There's lots of other uses for apply
that you can read more about here. For now we'll stick with the simple case.
Your dataframe should now have 67 rows and 17 columns:
cepheids_df.columns
Our final task is to make a nice plot of the period-luminosity relation. When we did this with the Magellanic Clouds data before we were assuming all the stars were at the same distance. This time we've corrected for distance instead, and we'll be looking at the absolute magnitudes.
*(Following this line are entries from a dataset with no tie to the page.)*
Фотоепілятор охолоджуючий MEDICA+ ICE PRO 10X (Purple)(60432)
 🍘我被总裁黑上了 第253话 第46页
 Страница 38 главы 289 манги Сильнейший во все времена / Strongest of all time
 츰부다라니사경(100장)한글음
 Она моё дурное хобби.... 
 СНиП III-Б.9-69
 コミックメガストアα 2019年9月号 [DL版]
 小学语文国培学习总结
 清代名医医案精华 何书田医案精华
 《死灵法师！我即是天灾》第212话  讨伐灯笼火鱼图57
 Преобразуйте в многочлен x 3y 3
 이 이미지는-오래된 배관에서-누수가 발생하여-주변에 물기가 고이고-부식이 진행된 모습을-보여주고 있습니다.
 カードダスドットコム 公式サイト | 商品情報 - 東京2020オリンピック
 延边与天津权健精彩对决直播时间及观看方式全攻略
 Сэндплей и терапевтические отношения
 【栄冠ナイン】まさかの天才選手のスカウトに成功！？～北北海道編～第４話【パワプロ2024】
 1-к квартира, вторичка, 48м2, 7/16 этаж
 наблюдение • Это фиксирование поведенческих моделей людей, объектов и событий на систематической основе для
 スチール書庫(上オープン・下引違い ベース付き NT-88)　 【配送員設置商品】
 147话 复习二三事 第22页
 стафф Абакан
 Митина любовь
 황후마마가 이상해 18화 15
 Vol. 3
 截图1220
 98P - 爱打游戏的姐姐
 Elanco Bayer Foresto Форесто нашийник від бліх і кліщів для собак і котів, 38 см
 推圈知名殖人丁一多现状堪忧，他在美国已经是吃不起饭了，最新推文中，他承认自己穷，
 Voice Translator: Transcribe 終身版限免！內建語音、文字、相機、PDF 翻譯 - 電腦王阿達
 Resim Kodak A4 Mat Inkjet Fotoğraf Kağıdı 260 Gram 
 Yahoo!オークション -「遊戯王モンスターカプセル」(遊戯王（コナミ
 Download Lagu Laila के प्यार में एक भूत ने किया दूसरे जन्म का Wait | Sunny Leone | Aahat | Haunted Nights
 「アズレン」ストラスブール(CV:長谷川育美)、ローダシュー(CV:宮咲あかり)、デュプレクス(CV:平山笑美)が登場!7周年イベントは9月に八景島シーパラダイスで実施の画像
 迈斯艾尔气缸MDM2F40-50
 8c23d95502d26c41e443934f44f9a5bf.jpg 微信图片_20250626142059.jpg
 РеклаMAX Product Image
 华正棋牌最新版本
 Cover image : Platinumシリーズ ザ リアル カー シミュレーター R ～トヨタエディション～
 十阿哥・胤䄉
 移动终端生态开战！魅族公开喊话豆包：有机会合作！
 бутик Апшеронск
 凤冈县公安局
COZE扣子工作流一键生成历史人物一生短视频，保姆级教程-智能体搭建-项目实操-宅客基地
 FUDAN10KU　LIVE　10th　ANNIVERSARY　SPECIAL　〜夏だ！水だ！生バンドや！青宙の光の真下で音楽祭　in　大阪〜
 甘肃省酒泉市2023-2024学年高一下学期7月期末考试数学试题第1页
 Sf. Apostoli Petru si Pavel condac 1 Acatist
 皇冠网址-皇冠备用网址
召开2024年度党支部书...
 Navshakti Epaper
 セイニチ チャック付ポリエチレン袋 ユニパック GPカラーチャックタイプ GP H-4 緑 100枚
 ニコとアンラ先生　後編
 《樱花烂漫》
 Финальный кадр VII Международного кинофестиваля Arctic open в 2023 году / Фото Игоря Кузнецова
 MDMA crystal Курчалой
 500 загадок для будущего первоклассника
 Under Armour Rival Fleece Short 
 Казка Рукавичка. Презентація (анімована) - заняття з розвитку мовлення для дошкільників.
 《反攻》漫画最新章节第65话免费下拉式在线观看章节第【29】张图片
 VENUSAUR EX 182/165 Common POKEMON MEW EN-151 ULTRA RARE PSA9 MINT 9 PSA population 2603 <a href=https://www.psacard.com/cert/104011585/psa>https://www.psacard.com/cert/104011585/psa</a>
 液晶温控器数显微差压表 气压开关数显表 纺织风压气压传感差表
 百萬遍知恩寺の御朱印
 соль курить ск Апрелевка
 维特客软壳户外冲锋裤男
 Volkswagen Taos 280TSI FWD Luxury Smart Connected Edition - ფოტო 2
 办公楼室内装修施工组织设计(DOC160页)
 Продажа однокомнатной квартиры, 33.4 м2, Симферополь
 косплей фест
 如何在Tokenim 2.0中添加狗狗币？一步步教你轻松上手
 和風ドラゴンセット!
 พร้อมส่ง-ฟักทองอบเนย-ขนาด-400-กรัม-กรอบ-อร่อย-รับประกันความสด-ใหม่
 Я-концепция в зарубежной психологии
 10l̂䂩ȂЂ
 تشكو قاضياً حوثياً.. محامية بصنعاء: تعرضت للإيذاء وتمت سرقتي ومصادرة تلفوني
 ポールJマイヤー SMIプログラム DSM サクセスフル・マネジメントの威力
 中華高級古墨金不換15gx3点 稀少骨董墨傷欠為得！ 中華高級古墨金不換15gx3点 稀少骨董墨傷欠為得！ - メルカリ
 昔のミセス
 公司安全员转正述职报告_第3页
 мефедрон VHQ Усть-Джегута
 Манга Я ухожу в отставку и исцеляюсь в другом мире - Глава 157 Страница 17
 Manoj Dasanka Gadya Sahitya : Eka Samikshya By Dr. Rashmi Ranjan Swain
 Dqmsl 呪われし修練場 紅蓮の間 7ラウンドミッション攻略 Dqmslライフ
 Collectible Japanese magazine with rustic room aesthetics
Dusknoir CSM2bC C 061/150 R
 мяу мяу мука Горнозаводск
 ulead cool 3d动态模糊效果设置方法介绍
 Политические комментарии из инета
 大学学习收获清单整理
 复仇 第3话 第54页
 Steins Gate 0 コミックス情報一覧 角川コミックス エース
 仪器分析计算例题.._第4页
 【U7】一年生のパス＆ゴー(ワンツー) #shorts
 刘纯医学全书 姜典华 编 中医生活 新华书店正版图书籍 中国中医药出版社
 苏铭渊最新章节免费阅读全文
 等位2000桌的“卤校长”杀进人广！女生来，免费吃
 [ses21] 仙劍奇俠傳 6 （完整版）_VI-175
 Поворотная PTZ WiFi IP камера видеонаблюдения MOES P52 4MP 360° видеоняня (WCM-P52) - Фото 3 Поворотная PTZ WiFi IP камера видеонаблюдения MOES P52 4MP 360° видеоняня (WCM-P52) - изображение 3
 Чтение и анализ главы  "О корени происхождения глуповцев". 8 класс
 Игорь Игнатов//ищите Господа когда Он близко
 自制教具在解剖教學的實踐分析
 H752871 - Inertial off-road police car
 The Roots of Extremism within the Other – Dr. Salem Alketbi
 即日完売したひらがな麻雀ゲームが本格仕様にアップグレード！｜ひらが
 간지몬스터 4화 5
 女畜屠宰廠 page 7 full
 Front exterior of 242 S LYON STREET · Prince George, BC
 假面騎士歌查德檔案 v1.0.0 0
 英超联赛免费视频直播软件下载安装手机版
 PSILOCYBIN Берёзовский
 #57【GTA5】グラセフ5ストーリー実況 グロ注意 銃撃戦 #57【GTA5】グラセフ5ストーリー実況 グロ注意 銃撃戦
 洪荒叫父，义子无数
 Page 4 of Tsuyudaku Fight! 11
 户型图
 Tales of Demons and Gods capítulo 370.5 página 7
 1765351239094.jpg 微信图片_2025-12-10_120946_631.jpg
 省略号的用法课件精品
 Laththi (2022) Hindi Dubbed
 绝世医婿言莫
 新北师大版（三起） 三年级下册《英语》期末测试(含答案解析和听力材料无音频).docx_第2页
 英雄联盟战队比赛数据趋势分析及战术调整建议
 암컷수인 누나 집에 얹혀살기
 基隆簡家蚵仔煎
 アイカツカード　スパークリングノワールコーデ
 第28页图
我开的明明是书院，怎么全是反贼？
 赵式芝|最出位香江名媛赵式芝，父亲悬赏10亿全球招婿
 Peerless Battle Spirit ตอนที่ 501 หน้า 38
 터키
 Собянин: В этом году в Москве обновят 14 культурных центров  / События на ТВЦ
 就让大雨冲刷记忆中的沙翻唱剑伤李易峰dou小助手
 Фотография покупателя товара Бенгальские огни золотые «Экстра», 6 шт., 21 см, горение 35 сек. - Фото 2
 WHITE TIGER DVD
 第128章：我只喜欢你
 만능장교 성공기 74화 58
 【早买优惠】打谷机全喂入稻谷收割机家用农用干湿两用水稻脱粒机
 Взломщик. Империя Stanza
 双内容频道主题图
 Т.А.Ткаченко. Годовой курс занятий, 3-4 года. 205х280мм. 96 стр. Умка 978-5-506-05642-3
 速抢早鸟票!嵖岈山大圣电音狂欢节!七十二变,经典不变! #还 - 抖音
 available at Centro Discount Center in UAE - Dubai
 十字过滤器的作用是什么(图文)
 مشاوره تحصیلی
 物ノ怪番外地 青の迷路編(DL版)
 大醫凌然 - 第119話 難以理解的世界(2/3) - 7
We can just make a quick plot:
fig = plt.figure(figsize=(10,6))
ax = fig.add_subplot(1,1,1)
ax.plot(cepheids_df['logP'], cepheids_df['B_abs'], 'o', label='B')
ax.plot(cepheids_df['logP'], cepheids_df['V_abs'], 'o', label='V')
ax.plot(cepheids_df['logP'], cepheids_df['I_abs'], 'o', label='I')
ax.set_xlabel('log P (days)')
ax.set_ylabel('Absolute Magnitude')
ax.invert_yaxis()
ax.legend()
plt.show()
That doesn't look very nice. It doesn't look how I expect it to. Let's look at just one set of data for now -- the $I$ band data
fig = plt.figure(figsize=(10,6))
ax = fig.add_subplot(1,1,1)
ax.plot(cepheids_df['logP'], cepheids_df['I_abs'], 'o', label='I')
ax.set_xlabel('log P (days)')
ax.set_ylabel('Absolute Magnitude')
ax.invert_yaxis()
ax.legend()
plt.show()
There's a lot more data in our dataframe than we're showing here. Perhaps something else is affecting the absolute magnitudes? My first guess is that it's extinction. We can look at this by colour coding the points using plt.scatter()
.
First we need to choose a colour map - this is done with get_cmap
. You can see all the available colour maps here. I'm using the plasma
colour map as it's a"perceptually uniform sequential" map - this means that a colour-blind person (or someone with a black and white printer) would still be able to interpret the colour scale.
We also need to have a colour bar so we can translate the colours into actual numbers when we look at the plot. We do this in two steps. First:
sc = ax.scatter(....
assigns the output of ax.scatter
to the variable sc
.
Then
cbar = plt.colorbar(sc)
makes the colour bar that corresponds to our data.
fig = plt.figure(figsize=(10,6))
ax = fig.add_subplot(1,1,1)
cm = plt.cm.get_cmap('plasma')
sc = ax.scatter(cepheids_df['logP'], cepheids_df['I_abs'], c=cepheids_df.A_I, marker='o', label='I', cmap=cm, edgecolor='Grey')
ax.set_xlabel('log P (days)')
ax.set_ylabel('Absolute Magnitude')
ax.invert_yaxis()
ax.legend()
cbar = plt.colorbar(sc)
cbar.set_label('$A_I$')
plt.show()
Now we can see that the stars that had a larger extinction correction (the red to yellow points) seem to lie farther away from the trend than the blue points.